If you didn’t pass the February 2026 Mechanical Engineering Board Exam, I want you to hear this clearly:
Failure in an exam is not failure in life.
The licensure exam conducted by the Professional Regulation Commission is a measure of performance on one specific set of questions, on one specific day. It does not measure your character, your potential, your leadership ability, your integrity, or your future success as an engineer.
Many successful engineers — plant managers, chief engineers, consultants, professors — did not pass on their first try. What separates those who succeed is not intelligence alone, but resilience.
You survived:
Years of engineering school
Sleepless nights solving thermodynamics and machine design
Board review pressure
Doubts, fear, and expectations
That already proves something about you.
Remember:
This result is feedback, not a definition.
Delay is not denial.
Your license is a goal — but your growth is the journey.
Use this time to:
Analyze weak subjects honestly.
Strengthen fundamentals.
Improve problem-solving speed.
Build mental endurance.
Take care of your physical and emotional health.
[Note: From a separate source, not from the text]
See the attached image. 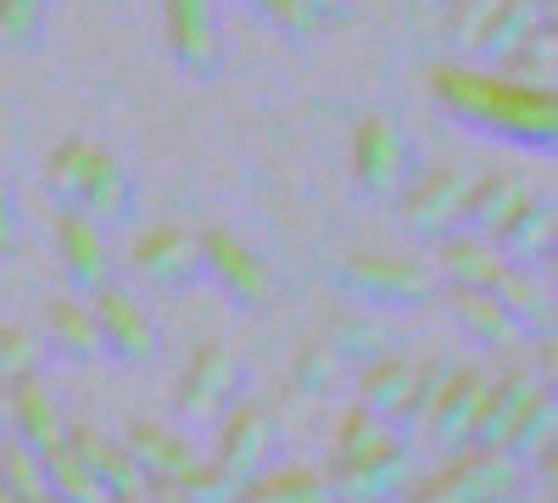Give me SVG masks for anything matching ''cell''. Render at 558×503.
<instances>
[{"instance_id": "1", "label": "cell", "mask_w": 558, "mask_h": 503, "mask_svg": "<svg viewBox=\"0 0 558 503\" xmlns=\"http://www.w3.org/2000/svg\"><path fill=\"white\" fill-rule=\"evenodd\" d=\"M430 96L441 112L475 134L525 146V152H553L558 146V101L553 84H520L508 73H481V68H436Z\"/></svg>"}, {"instance_id": "2", "label": "cell", "mask_w": 558, "mask_h": 503, "mask_svg": "<svg viewBox=\"0 0 558 503\" xmlns=\"http://www.w3.org/2000/svg\"><path fill=\"white\" fill-rule=\"evenodd\" d=\"M45 185H51V196L68 213H84L89 224H101V230H112V224H123L134 213V191H129L123 163L101 146H89V141L57 146L51 163H45Z\"/></svg>"}, {"instance_id": "3", "label": "cell", "mask_w": 558, "mask_h": 503, "mask_svg": "<svg viewBox=\"0 0 558 503\" xmlns=\"http://www.w3.org/2000/svg\"><path fill=\"white\" fill-rule=\"evenodd\" d=\"M542 23H553V0H452L458 51L492 68H502Z\"/></svg>"}, {"instance_id": "4", "label": "cell", "mask_w": 558, "mask_h": 503, "mask_svg": "<svg viewBox=\"0 0 558 503\" xmlns=\"http://www.w3.org/2000/svg\"><path fill=\"white\" fill-rule=\"evenodd\" d=\"M357 370H363V381H357V403L368 408V415H380V420L408 442V431L425 426L430 392H436V381H441L447 363H436V358L413 363V358H386V352H380V358L357 363Z\"/></svg>"}, {"instance_id": "5", "label": "cell", "mask_w": 558, "mask_h": 503, "mask_svg": "<svg viewBox=\"0 0 558 503\" xmlns=\"http://www.w3.org/2000/svg\"><path fill=\"white\" fill-rule=\"evenodd\" d=\"M341 286L368 308H425L430 291H436V274L408 263V258L352 252V258H341Z\"/></svg>"}, {"instance_id": "6", "label": "cell", "mask_w": 558, "mask_h": 503, "mask_svg": "<svg viewBox=\"0 0 558 503\" xmlns=\"http://www.w3.org/2000/svg\"><path fill=\"white\" fill-rule=\"evenodd\" d=\"M408 163H413V141L402 134L397 118H363L352 134V179L363 196L391 202L408 185Z\"/></svg>"}, {"instance_id": "7", "label": "cell", "mask_w": 558, "mask_h": 503, "mask_svg": "<svg viewBox=\"0 0 558 503\" xmlns=\"http://www.w3.org/2000/svg\"><path fill=\"white\" fill-rule=\"evenodd\" d=\"M235 386H241L235 352L218 347V342H207V347L191 358V370H184L179 392H173V420H179V426H218V415L229 408Z\"/></svg>"}, {"instance_id": "8", "label": "cell", "mask_w": 558, "mask_h": 503, "mask_svg": "<svg viewBox=\"0 0 558 503\" xmlns=\"http://www.w3.org/2000/svg\"><path fill=\"white\" fill-rule=\"evenodd\" d=\"M196 247H202V274L207 280L235 302V308H268V297H274V280H268V268H263V258L246 247V241H235L229 230H207V236H196Z\"/></svg>"}, {"instance_id": "9", "label": "cell", "mask_w": 558, "mask_h": 503, "mask_svg": "<svg viewBox=\"0 0 558 503\" xmlns=\"http://www.w3.org/2000/svg\"><path fill=\"white\" fill-rule=\"evenodd\" d=\"M408 476H413V453L408 442H391L375 453H357V459H336L330 498L336 503H397Z\"/></svg>"}, {"instance_id": "10", "label": "cell", "mask_w": 558, "mask_h": 503, "mask_svg": "<svg viewBox=\"0 0 558 503\" xmlns=\"http://www.w3.org/2000/svg\"><path fill=\"white\" fill-rule=\"evenodd\" d=\"M168 17V51L184 79H213L223 68V34L213 17V0H162Z\"/></svg>"}, {"instance_id": "11", "label": "cell", "mask_w": 558, "mask_h": 503, "mask_svg": "<svg viewBox=\"0 0 558 503\" xmlns=\"http://www.w3.org/2000/svg\"><path fill=\"white\" fill-rule=\"evenodd\" d=\"M481 392H486V375L481 370H441L436 392H430V408H425V431L441 453H463L475 436V408H481Z\"/></svg>"}, {"instance_id": "12", "label": "cell", "mask_w": 558, "mask_h": 503, "mask_svg": "<svg viewBox=\"0 0 558 503\" xmlns=\"http://www.w3.org/2000/svg\"><path fill=\"white\" fill-rule=\"evenodd\" d=\"M463 191H470V173H458V168H430L413 191H408V185L397 191V218L408 224L413 236L441 241L447 230H458Z\"/></svg>"}, {"instance_id": "13", "label": "cell", "mask_w": 558, "mask_h": 503, "mask_svg": "<svg viewBox=\"0 0 558 503\" xmlns=\"http://www.w3.org/2000/svg\"><path fill=\"white\" fill-rule=\"evenodd\" d=\"M89 313H96V331H101V352H112L118 363H146L157 352V325L112 280L101 291H89Z\"/></svg>"}, {"instance_id": "14", "label": "cell", "mask_w": 558, "mask_h": 503, "mask_svg": "<svg viewBox=\"0 0 558 503\" xmlns=\"http://www.w3.org/2000/svg\"><path fill=\"white\" fill-rule=\"evenodd\" d=\"M129 268H134L146 286H157V291H184V286L202 274V247H196L191 230H173V224H162V230H146V236L134 241Z\"/></svg>"}, {"instance_id": "15", "label": "cell", "mask_w": 558, "mask_h": 503, "mask_svg": "<svg viewBox=\"0 0 558 503\" xmlns=\"http://www.w3.org/2000/svg\"><path fill=\"white\" fill-rule=\"evenodd\" d=\"M268 459H274V426H268L263 408H235V415L223 408L218 415V459L213 465H223L246 487L252 476L268 470Z\"/></svg>"}, {"instance_id": "16", "label": "cell", "mask_w": 558, "mask_h": 503, "mask_svg": "<svg viewBox=\"0 0 558 503\" xmlns=\"http://www.w3.org/2000/svg\"><path fill=\"white\" fill-rule=\"evenodd\" d=\"M553 241H558V213H553V202L536 196V191H531V196L520 202V213L492 236V247H497V258H502L508 268H542V263H553Z\"/></svg>"}, {"instance_id": "17", "label": "cell", "mask_w": 558, "mask_h": 503, "mask_svg": "<svg viewBox=\"0 0 558 503\" xmlns=\"http://www.w3.org/2000/svg\"><path fill=\"white\" fill-rule=\"evenodd\" d=\"M531 196V179L514 173V168H497V173H481L470 179V191H463V213H458V230H475V236H497L508 218L520 213V202Z\"/></svg>"}, {"instance_id": "18", "label": "cell", "mask_w": 558, "mask_h": 503, "mask_svg": "<svg viewBox=\"0 0 558 503\" xmlns=\"http://www.w3.org/2000/svg\"><path fill=\"white\" fill-rule=\"evenodd\" d=\"M57 258H62V274L73 291H101L112 280V258L101 247V224H89L84 213H62L57 218Z\"/></svg>"}, {"instance_id": "19", "label": "cell", "mask_w": 558, "mask_h": 503, "mask_svg": "<svg viewBox=\"0 0 558 503\" xmlns=\"http://www.w3.org/2000/svg\"><path fill=\"white\" fill-rule=\"evenodd\" d=\"M68 447L89 465V476L101 481L107 498H129V492H146V487H151L146 470L134 465V453H129L123 442H107L96 426H73V431H68Z\"/></svg>"}, {"instance_id": "20", "label": "cell", "mask_w": 558, "mask_h": 503, "mask_svg": "<svg viewBox=\"0 0 558 503\" xmlns=\"http://www.w3.org/2000/svg\"><path fill=\"white\" fill-rule=\"evenodd\" d=\"M123 447L134 453V465L146 470V481H184L196 470V453H191V442H184L179 431H168V426H146V420H129V431H123Z\"/></svg>"}, {"instance_id": "21", "label": "cell", "mask_w": 558, "mask_h": 503, "mask_svg": "<svg viewBox=\"0 0 558 503\" xmlns=\"http://www.w3.org/2000/svg\"><path fill=\"white\" fill-rule=\"evenodd\" d=\"M497 302H502V313L520 325V336H553V291L536 280L531 268H497L492 274V286H486Z\"/></svg>"}, {"instance_id": "22", "label": "cell", "mask_w": 558, "mask_h": 503, "mask_svg": "<svg viewBox=\"0 0 558 503\" xmlns=\"http://www.w3.org/2000/svg\"><path fill=\"white\" fill-rule=\"evenodd\" d=\"M12 436L34 453H51L57 442H68V426L57 415V397L39 386V375L12 386Z\"/></svg>"}, {"instance_id": "23", "label": "cell", "mask_w": 558, "mask_h": 503, "mask_svg": "<svg viewBox=\"0 0 558 503\" xmlns=\"http://www.w3.org/2000/svg\"><path fill=\"white\" fill-rule=\"evenodd\" d=\"M45 347H51L57 358L68 363H96L101 358V331H96V313H89V302H51L45 308Z\"/></svg>"}, {"instance_id": "24", "label": "cell", "mask_w": 558, "mask_h": 503, "mask_svg": "<svg viewBox=\"0 0 558 503\" xmlns=\"http://www.w3.org/2000/svg\"><path fill=\"white\" fill-rule=\"evenodd\" d=\"M502 268L497 247L475 230H447L436 241V274L447 286H492V274Z\"/></svg>"}, {"instance_id": "25", "label": "cell", "mask_w": 558, "mask_h": 503, "mask_svg": "<svg viewBox=\"0 0 558 503\" xmlns=\"http://www.w3.org/2000/svg\"><path fill=\"white\" fill-rule=\"evenodd\" d=\"M547 442H553V392H547V386H536V392L514 408V415L502 420V431L492 436V447L525 465L531 453H542Z\"/></svg>"}, {"instance_id": "26", "label": "cell", "mask_w": 558, "mask_h": 503, "mask_svg": "<svg viewBox=\"0 0 558 503\" xmlns=\"http://www.w3.org/2000/svg\"><path fill=\"white\" fill-rule=\"evenodd\" d=\"M447 302H452V313H458V325L470 331L475 342H486V347H502V342L520 336V325L502 313V302H497L486 286H452Z\"/></svg>"}, {"instance_id": "27", "label": "cell", "mask_w": 558, "mask_h": 503, "mask_svg": "<svg viewBox=\"0 0 558 503\" xmlns=\"http://www.w3.org/2000/svg\"><path fill=\"white\" fill-rule=\"evenodd\" d=\"M542 381L531 375V370H514V375H486V392H481V408H475V436H470V447H492V436L502 431V420L514 415V408L536 392Z\"/></svg>"}, {"instance_id": "28", "label": "cell", "mask_w": 558, "mask_h": 503, "mask_svg": "<svg viewBox=\"0 0 558 503\" xmlns=\"http://www.w3.org/2000/svg\"><path fill=\"white\" fill-rule=\"evenodd\" d=\"M241 503H336L330 481L313 470H263L241 487Z\"/></svg>"}, {"instance_id": "29", "label": "cell", "mask_w": 558, "mask_h": 503, "mask_svg": "<svg viewBox=\"0 0 558 503\" xmlns=\"http://www.w3.org/2000/svg\"><path fill=\"white\" fill-rule=\"evenodd\" d=\"M45 492H57V498H68V503H107L101 481L89 476V465L78 459L68 442H57L51 453H45Z\"/></svg>"}, {"instance_id": "30", "label": "cell", "mask_w": 558, "mask_h": 503, "mask_svg": "<svg viewBox=\"0 0 558 503\" xmlns=\"http://www.w3.org/2000/svg\"><path fill=\"white\" fill-rule=\"evenodd\" d=\"M324 342H330L336 352H341V363L352 370V363H368V358H380L386 352V336H380V325L375 319H363V313H330L324 319V331H318Z\"/></svg>"}, {"instance_id": "31", "label": "cell", "mask_w": 558, "mask_h": 503, "mask_svg": "<svg viewBox=\"0 0 558 503\" xmlns=\"http://www.w3.org/2000/svg\"><path fill=\"white\" fill-rule=\"evenodd\" d=\"M341 375H347V363H341V352L324 342V336H313L302 352H296V363H291V386L302 392V397H324V392H336L341 386Z\"/></svg>"}, {"instance_id": "32", "label": "cell", "mask_w": 558, "mask_h": 503, "mask_svg": "<svg viewBox=\"0 0 558 503\" xmlns=\"http://www.w3.org/2000/svg\"><path fill=\"white\" fill-rule=\"evenodd\" d=\"M45 336H34V331H23V325H0V386H17V381H28V375H39L45 370Z\"/></svg>"}, {"instance_id": "33", "label": "cell", "mask_w": 558, "mask_h": 503, "mask_svg": "<svg viewBox=\"0 0 558 503\" xmlns=\"http://www.w3.org/2000/svg\"><path fill=\"white\" fill-rule=\"evenodd\" d=\"M0 487H7L17 503L45 492V453L23 447L17 436H0Z\"/></svg>"}, {"instance_id": "34", "label": "cell", "mask_w": 558, "mask_h": 503, "mask_svg": "<svg viewBox=\"0 0 558 503\" xmlns=\"http://www.w3.org/2000/svg\"><path fill=\"white\" fill-rule=\"evenodd\" d=\"M391 442H402L380 415H368V408L357 403L352 415L336 426V459H357V453H375V447H391Z\"/></svg>"}, {"instance_id": "35", "label": "cell", "mask_w": 558, "mask_h": 503, "mask_svg": "<svg viewBox=\"0 0 558 503\" xmlns=\"http://www.w3.org/2000/svg\"><path fill=\"white\" fill-rule=\"evenodd\" d=\"M45 12H51V0H0V45H12V51L39 45Z\"/></svg>"}, {"instance_id": "36", "label": "cell", "mask_w": 558, "mask_h": 503, "mask_svg": "<svg viewBox=\"0 0 558 503\" xmlns=\"http://www.w3.org/2000/svg\"><path fill=\"white\" fill-rule=\"evenodd\" d=\"M179 492L191 503H241V481L229 476L223 465H196L191 476L179 481Z\"/></svg>"}, {"instance_id": "37", "label": "cell", "mask_w": 558, "mask_h": 503, "mask_svg": "<svg viewBox=\"0 0 558 503\" xmlns=\"http://www.w3.org/2000/svg\"><path fill=\"white\" fill-rule=\"evenodd\" d=\"M347 0H291V17H296V39H313L318 28L341 23Z\"/></svg>"}, {"instance_id": "38", "label": "cell", "mask_w": 558, "mask_h": 503, "mask_svg": "<svg viewBox=\"0 0 558 503\" xmlns=\"http://www.w3.org/2000/svg\"><path fill=\"white\" fill-rule=\"evenodd\" d=\"M12 252V202H7V185H0V258Z\"/></svg>"}, {"instance_id": "39", "label": "cell", "mask_w": 558, "mask_h": 503, "mask_svg": "<svg viewBox=\"0 0 558 503\" xmlns=\"http://www.w3.org/2000/svg\"><path fill=\"white\" fill-rule=\"evenodd\" d=\"M151 503H191V498H184L173 481H151Z\"/></svg>"}, {"instance_id": "40", "label": "cell", "mask_w": 558, "mask_h": 503, "mask_svg": "<svg viewBox=\"0 0 558 503\" xmlns=\"http://www.w3.org/2000/svg\"><path fill=\"white\" fill-rule=\"evenodd\" d=\"M241 7H246V12H257L263 23H274V17H279V7H286V0H241Z\"/></svg>"}, {"instance_id": "41", "label": "cell", "mask_w": 558, "mask_h": 503, "mask_svg": "<svg viewBox=\"0 0 558 503\" xmlns=\"http://www.w3.org/2000/svg\"><path fill=\"white\" fill-rule=\"evenodd\" d=\"M0 436H12V386H0Z\"/></svg>"}, {"instance_id": "42", "label": "cell", "mask_w": 558, "mask_h": 503, "mask_svg": "<svg viewBox=\"0 0 558 503\" xmlns=\"http://www.w3.org/2000/svg\"><path fill=\"white\" fill-rule=\"evenodd\" d=\"M107 503H151V487L146 492H129V498H107Z\"/></svg>"}, {"instance_id": "43", "label": "cell", "mask_w": 558, "mask_h": 503, "mask_svg": "<svg viewBox=\"0 0 558 503\" xmlns=\"http://www.w3.org/2000/svg\"><path fill=\"white\" fill-rule=\"evenodd\" d=\"M23 503H68V498H57V492H34V498H23Z\"/></svg>"}]
</instances>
An engineer solves problems — and right now, this is just another problem to solve.
Your title may not yet have “RME” or “PME” beside your name, but your discipline, persistence, and character are already being built.
Stand up. Reset. Refocus.
The next exam is not a threat — it is your redemption.
You are not behind.
You are being prepared.
Your license will come — and when it does, it will carry a story of perseverance that makes it even more meaningful.